PSG shouldn’t put a star on their shirt if they win their 10th Ligue 1 title this season. In France there is no precise regulation on this subject, unlike in Germany or Italy, where the conditions are strictly defined.
It is the most prestigious symbol that there is on a football shirt. As with the World Cup elections, clubs can also choose to have a star embroidered on their shirt. Some do it after a Champions League title, like Olympique de Marseille after their 1993 crown. But it’s also possible to add it after a domestic title.
Unlike Saint-Etienne, who decided to embroider a star after his 10th title as French champion, PSG does not plan to do so this season if he manages to reach this symbolic mark. As reported by Le Parisien, information RMC Sport can confirm, the production of kits for next season has already started and the famous star isn’t there. To celebrate this very likely tenth French championship trophy, the club would think more of a collector’s edition or badge.
Same rule in Italy and Germany
In France, as in England, there is no precise regulation on this subject. Of course, the clubs do what they want and can choose whether or not to honor the occasion. Conversely, the conditions at other major European championships are strictly defined. In the Bundesliga, since 2004, the German League has applied the rule for this little extra on the jerseys of the clubs: one star for three championship titles, two stars for five cups, three stars for ten coronations, four for 20. The fifth is valid for 30 championship titles.
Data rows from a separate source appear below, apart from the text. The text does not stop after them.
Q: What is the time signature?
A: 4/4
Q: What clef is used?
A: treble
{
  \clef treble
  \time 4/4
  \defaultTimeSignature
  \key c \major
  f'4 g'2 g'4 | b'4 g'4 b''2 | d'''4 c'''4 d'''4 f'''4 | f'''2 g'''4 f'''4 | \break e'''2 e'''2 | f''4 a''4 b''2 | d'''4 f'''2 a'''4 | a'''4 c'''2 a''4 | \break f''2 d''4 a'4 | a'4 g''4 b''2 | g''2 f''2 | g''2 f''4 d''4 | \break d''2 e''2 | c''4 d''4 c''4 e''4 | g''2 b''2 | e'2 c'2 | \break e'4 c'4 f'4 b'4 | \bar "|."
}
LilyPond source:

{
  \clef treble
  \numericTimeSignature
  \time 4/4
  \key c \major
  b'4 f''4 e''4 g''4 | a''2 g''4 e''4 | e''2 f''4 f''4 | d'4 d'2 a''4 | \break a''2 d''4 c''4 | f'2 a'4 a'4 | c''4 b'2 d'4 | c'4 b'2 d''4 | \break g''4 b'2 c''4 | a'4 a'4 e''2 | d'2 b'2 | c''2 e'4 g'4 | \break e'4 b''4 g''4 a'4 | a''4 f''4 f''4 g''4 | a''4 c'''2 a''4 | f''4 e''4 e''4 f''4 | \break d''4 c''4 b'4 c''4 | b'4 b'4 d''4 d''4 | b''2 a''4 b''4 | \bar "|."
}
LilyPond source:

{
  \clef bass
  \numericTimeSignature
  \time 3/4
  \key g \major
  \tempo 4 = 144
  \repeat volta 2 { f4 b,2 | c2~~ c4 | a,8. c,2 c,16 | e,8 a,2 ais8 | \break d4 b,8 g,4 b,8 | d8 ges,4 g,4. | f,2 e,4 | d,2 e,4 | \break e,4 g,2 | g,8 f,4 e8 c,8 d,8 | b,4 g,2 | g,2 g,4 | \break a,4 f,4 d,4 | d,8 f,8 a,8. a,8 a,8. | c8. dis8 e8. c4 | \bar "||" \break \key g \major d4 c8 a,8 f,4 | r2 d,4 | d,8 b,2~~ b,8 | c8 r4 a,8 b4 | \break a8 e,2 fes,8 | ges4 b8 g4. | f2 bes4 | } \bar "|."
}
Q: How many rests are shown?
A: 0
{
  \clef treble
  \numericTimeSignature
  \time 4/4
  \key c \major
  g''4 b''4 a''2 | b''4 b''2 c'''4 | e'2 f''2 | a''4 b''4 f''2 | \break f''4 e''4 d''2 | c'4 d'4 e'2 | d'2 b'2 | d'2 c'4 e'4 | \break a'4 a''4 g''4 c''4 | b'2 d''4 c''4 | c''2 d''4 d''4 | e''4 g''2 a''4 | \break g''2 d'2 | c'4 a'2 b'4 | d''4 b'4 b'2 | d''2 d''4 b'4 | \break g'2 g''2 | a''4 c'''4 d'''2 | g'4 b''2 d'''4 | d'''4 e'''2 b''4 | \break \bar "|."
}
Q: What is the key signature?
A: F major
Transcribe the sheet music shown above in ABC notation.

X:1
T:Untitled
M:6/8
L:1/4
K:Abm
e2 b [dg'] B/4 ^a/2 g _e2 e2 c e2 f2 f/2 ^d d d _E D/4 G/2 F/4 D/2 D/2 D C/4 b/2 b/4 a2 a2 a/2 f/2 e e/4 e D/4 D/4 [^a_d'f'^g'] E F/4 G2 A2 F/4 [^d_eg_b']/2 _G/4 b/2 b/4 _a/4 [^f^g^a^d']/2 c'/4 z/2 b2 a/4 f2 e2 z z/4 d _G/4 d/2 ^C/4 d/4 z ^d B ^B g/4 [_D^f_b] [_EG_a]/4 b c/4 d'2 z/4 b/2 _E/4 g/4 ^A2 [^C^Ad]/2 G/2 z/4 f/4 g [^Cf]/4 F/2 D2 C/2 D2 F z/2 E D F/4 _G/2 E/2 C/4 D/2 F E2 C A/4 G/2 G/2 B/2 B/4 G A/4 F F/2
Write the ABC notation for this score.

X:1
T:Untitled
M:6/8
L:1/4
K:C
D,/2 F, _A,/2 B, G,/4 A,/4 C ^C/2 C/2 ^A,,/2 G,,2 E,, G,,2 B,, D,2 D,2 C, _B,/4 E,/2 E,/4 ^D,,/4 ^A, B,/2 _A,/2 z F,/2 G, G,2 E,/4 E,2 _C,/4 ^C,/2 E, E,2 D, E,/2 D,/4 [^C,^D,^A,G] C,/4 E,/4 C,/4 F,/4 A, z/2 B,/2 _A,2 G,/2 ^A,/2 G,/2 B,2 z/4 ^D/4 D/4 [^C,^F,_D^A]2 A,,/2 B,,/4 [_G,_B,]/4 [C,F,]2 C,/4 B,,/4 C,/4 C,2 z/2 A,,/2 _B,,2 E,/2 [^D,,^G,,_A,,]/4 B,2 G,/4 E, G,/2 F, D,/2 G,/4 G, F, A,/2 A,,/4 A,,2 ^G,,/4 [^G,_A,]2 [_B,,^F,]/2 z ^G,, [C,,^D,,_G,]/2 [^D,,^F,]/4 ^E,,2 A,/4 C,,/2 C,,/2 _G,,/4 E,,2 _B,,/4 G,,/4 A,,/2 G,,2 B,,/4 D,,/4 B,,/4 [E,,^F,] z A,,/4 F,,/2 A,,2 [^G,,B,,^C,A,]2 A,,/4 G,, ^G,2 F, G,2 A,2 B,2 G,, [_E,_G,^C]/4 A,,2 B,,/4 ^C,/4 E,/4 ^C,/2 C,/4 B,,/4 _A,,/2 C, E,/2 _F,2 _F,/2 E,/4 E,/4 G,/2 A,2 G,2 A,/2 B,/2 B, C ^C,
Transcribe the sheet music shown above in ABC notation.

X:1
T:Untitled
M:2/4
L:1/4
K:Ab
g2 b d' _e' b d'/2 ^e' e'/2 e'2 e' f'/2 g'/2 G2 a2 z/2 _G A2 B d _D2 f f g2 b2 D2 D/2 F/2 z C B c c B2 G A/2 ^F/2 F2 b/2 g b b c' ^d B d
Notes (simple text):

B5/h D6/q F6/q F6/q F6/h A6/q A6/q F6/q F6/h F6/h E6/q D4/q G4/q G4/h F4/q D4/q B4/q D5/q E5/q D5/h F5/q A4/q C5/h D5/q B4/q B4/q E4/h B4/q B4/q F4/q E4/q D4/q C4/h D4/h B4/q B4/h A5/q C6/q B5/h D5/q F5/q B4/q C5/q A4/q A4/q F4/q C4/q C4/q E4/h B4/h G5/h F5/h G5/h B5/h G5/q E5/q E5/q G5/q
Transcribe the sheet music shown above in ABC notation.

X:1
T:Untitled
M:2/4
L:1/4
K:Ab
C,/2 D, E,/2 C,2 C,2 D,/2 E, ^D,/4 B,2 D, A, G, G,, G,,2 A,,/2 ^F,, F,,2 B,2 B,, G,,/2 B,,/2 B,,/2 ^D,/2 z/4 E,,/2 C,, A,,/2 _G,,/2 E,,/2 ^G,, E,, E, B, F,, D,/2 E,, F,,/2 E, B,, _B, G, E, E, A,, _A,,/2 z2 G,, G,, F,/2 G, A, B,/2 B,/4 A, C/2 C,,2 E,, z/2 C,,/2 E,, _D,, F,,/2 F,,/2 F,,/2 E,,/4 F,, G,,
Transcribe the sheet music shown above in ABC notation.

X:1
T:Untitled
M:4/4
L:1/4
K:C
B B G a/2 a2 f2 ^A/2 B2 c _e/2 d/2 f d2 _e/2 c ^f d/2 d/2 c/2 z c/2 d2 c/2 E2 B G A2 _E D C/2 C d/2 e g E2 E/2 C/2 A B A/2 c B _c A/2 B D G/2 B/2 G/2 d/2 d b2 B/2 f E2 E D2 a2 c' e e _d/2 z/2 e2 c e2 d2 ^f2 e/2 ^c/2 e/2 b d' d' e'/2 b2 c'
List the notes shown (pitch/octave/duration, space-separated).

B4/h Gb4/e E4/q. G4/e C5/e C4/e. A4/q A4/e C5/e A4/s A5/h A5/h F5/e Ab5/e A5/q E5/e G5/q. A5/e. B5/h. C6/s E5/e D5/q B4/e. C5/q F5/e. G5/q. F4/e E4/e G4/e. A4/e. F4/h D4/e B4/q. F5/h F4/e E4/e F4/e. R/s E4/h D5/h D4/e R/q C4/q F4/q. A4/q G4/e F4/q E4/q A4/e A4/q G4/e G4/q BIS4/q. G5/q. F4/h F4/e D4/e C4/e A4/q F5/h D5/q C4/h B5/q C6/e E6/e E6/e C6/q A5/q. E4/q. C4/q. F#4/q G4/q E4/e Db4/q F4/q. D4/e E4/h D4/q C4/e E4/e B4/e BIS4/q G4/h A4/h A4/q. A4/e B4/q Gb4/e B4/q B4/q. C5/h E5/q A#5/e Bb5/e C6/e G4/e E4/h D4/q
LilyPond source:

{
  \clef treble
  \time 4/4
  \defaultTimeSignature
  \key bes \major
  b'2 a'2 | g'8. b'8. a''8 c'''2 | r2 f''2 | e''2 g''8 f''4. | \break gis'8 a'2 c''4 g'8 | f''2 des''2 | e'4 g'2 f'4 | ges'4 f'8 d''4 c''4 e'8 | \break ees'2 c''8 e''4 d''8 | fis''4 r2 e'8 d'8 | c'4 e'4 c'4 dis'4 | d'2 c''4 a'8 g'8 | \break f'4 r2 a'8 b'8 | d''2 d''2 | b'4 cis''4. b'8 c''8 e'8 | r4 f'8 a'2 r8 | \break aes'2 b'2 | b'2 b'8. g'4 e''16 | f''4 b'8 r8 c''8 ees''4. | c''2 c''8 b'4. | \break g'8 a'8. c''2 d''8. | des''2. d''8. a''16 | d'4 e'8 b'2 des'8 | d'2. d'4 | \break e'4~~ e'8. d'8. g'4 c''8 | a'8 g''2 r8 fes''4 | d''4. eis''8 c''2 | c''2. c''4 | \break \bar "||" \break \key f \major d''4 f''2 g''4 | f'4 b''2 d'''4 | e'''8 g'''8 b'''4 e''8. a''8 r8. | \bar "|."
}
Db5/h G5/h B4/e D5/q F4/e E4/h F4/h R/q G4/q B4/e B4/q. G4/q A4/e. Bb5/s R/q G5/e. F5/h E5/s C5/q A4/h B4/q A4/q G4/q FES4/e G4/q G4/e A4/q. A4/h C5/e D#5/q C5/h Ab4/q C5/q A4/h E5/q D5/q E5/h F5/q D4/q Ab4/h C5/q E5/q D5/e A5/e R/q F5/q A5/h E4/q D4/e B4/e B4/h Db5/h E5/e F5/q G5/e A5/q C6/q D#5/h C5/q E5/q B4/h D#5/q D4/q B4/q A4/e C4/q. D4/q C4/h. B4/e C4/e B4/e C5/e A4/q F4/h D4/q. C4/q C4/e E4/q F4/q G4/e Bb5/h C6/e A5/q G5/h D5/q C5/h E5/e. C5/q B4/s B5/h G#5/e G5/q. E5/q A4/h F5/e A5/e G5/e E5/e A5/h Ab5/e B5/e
The rule also applies in Italy: one star for ten titles. Juventus also led the way, adding a star in 1958 to celebrate their tenth coronation. Between 2012 and 2014, Torino played with a shirt without a star but with the words “30 on the pitch”, in a nod to the two Scudetti of 2005 and 2006 removed over a match-fixing scandal that saw the club relegated to Serie B. The official third star came in 2014.